> **Extract**:
···
Populations of Australia’s threatened birds have decreased by half since 1985, according to Australia’s new Threatened Bird Index.
The most alarming decline has been among the migratory shorebirds, which suffered a 70 per cent drop in their populations in the last 30 years, and some other groups of birds have also seen sharp declines.
Lake Wollumboola Protection Association president and avid bird watcher Frances Bray, said she had noticed less and less migratory birds at Culburra Beach over the years.
“Right through the winter we had really big number of migratory birds but with the recent wind storms they’ve pretty well all gone,” she said.
“I did a bird count on Saturday at the lake, and the diversity in the birds had significantly reduced - even on last month’s numbers.”
Ms Bray said nesting shorebirds had also shown a dramatic decline in numbers the past few years.
“We have had no little terns, and we’ve had one pair of pied oyster catchers that successfully fledged one chick,” she said.
While that baby bird flew this week, this was the first time the pair of pied oyster catchers had fledged a chick in more than four seasons.
“This is really important and we are very excited,” Ms Bray said.
The results of the Threatened Bird Index, a joint initiative of BirdLife Australia and the Threatened Species Recovery Hub, showed that on average, there has been a significant decrease in Australian threatened birds over the last three decades.
“They need our help,” said James O’Connor, Head of Research at BirdLife Australia.
“With sufficient resources and commitment, conservation programs work and can halt declines and even lead to improvements for some species.”
Measures to protect the birds in the Shoalhaven have already been put in place by community members at Lake Wollumboola, according to Ms Bray.
“We’ve put up signs with a bird image and a dog image so people know where dogs are allowed,” she said.
“I think that’s been relatively successful and people have cooperated and realised important things happen around the lake.”
Areas of the lake shores are also fenced off when shorebirds are nesting, in order to protect the eggs.
The NSW Government also works to monitor bird numbers and protect the threatened species.
The South Coast Shorebird Recovery Program, set up in 1999 by the NSW National Parks and Wildlife Service, aims to reduce the rate of decline of threatened shorebirds and recover populations by making sure the birds breed in a safe environment.
This long-running program monitors and protects shorebird nesting habitat across all coastal environments from Wollongong to the NSW and Victoria border.
···
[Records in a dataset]
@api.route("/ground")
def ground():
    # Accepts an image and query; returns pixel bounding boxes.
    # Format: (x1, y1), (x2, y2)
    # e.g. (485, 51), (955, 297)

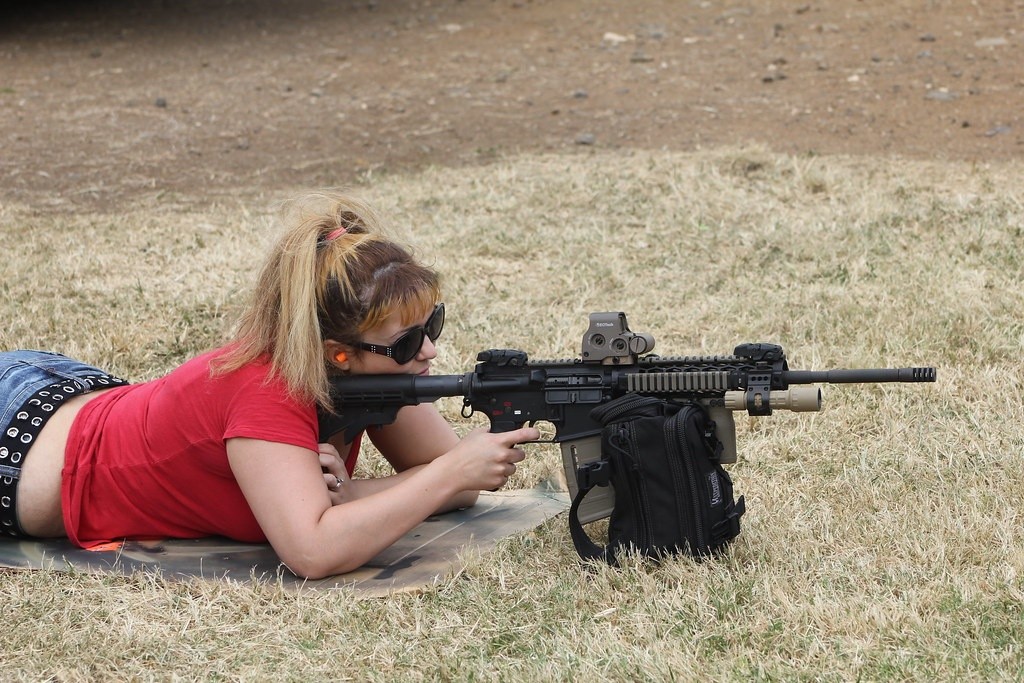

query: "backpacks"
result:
···
> **Task instructions**:
1) According to the article on threatened birds, by how much did migratory shorebird populations fall over the last 30 years?
2) From the article on threatened birds, extract word for word the stretch from "Lake Wollumboola Protection" through "over the years.".

> **Activity answers**:
1) They fell by 70 percent.

2)
Lake Wollumboola Protection Association president and avid bird watcher Frances Bray, said she had noticed less and less migratory birds at Culburra Beach over the years.